- Release poster
- នាឡិកាដាស់វិញ្ញាណ
- Directed by: Leak Lyda
- Written by: Noun Molin Leak Lyda
- Produced by: Ear Sinan Leak Lyna Leak Lyda
- Starring: Sorn Piseth Nov Dana Yem Sreypich Khul Samanta Piseth Vandy Nou Ousaphea
- Cinematography: Jean Chhor
- Edited by: Diep Sovanndara Ny Vantha
- Production company: LD Picture Production
- Distributed by: LD Entertainment KH
- Release date: 21 November 2019 (Cambodia);
- Running time: 120 min.
- Country: Cambodia
- Languages: Khmer French
- Budget: $350,000

= The Clock: Spirits Awakening =

Cambodia horror film

The Clock: Spirits Awakening (នាឡិកាដាស់វិញ្ញាណ, Nealeka Das Vinhnhean; ) is a 2019 Cambodian horror drama film directed by Leak Lyda and written by Noun Molin.

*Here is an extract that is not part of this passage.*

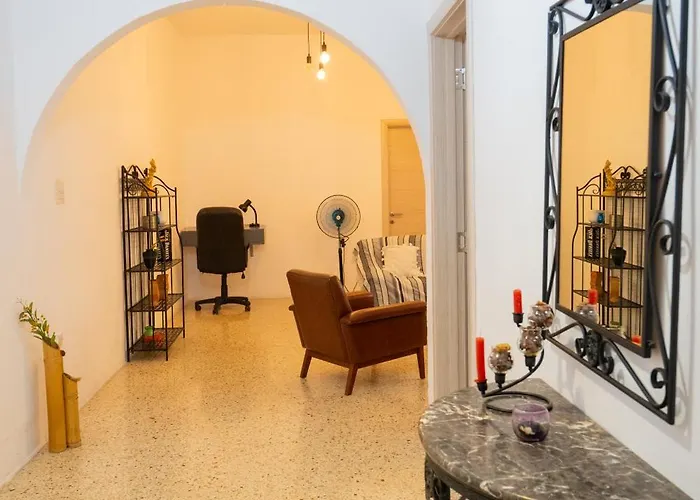 شقة Coastal Charm Spacious 3-bedroom Retreat Steps From The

At the 6th Cambodia National Film Festival, in 2019, the film received six nominations: "Best Film of the Year", "Best Director of the Year", "Best Editing Award", "Best Sound Engineering Award", "Best Actress" and "Best Actor". It won the first four of these awards.

== Plot ==
Cheata, a young girl, falls under the influence of the spirit of a deceased French lady who committed suicide decades before. This spiritual presence happens to be dwelling in the clock of the house.

== Cast ==

- Sorn Piseth as Virak
- Nov Dana as Chanda
- Yem Sreypich as Monika
- Khul Samanta as Cheata
- Lar Boomsma as Jean Batise
- Charlotte Van Hollekebe as Julie
- Nou Ousaphea as Sai
- Sem Sonita as Roth
- Keo Rotha as Synod
- Somol Minea as Lyly
- Piseth Vandy as Kanal
- Ban Sahrah Pich Monika as Nana
- Seoun Vita as Noun
- Vong Angila as Sin

== Production ==
According to Leak Lyda, production lasted one year for a budget of 400,000$.

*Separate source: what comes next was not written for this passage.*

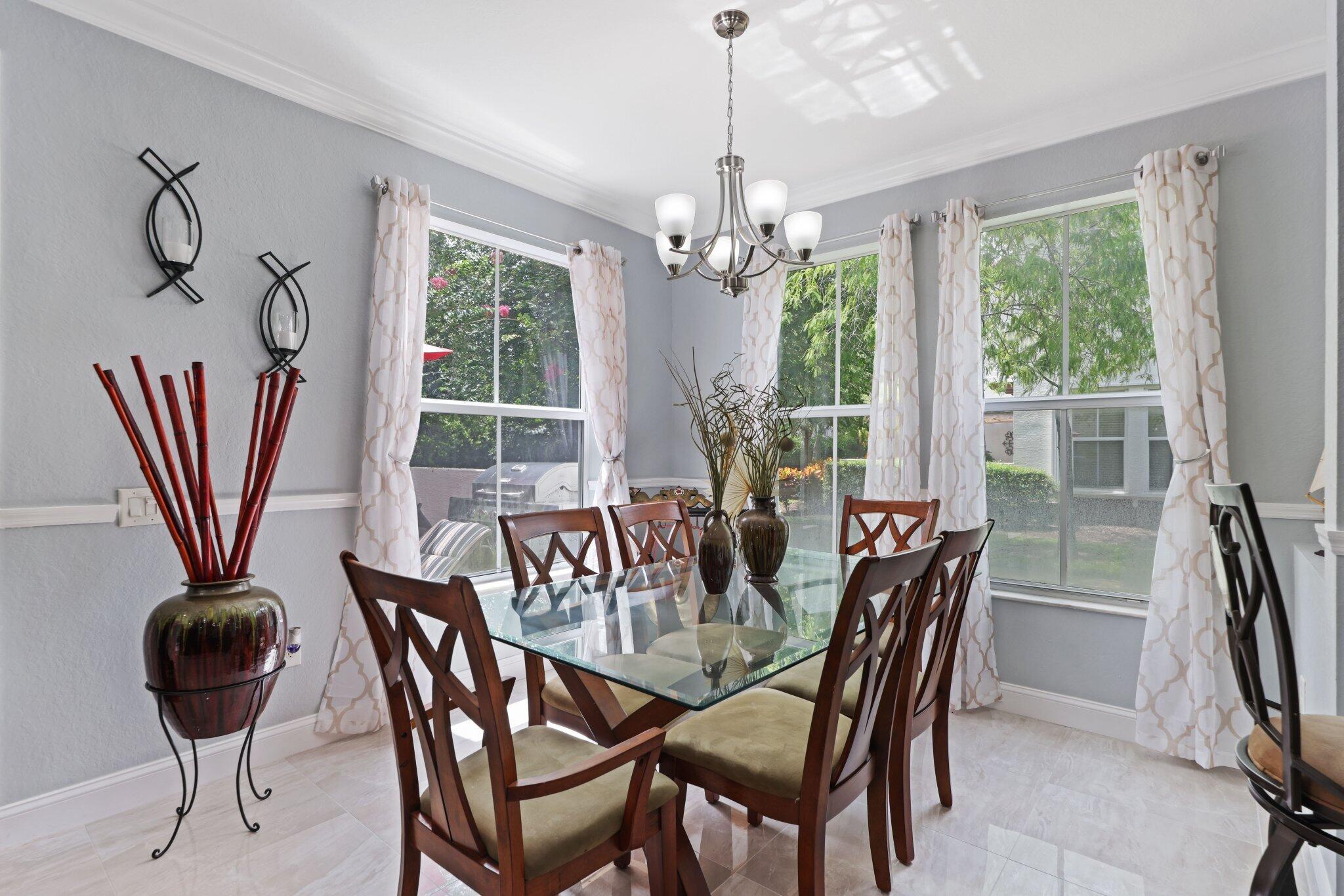 PALOMA LAKES CONDOMINIUM - Residential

== Awards and nominations ==

| Year | Award | Category | Nominated work | Result |
| 2019 | Cambodia National Film Festival | Best Film | Leak Lyda | Won |
| Best Director | Leak Lyda | Won |
| Best Editor | Diep Sovanndara Ny Vantha | Won |
| Best Sound | Pea Nit | Won |
| Best Actor | Sorn Piseth | Nominated |
| Best Actress | Khul Samanta | Nominated |
| Legend Cinema 2019 | Best Actress | Yem Sreypich | Won |
| 2020 | Horror Bowl Movie Awards | Best Direction | Leak Lyda | Won |
| Best Film of the Editor | Diep Sovanndara Ny Vantha | Won |
| Best Actor - Male | Sorn Piseth | Won |
| 13 Horror Movie Awards | Best Film | Leak Lyda | Nominated |
| 2022 | Cambodia International Film Festival | Director Producer Award of the Year | Leak Lyda | Won |

== Screenings ==
The Clock: Spirits Awakening was screened in Brunei, Laos, Malaysia, Indonesia, Singapore.Thailand and China.

The film also was screened at the Luang Prabang Film Festival in 2022 and at the Cambodia International Film Festival (CIFF) in 2022.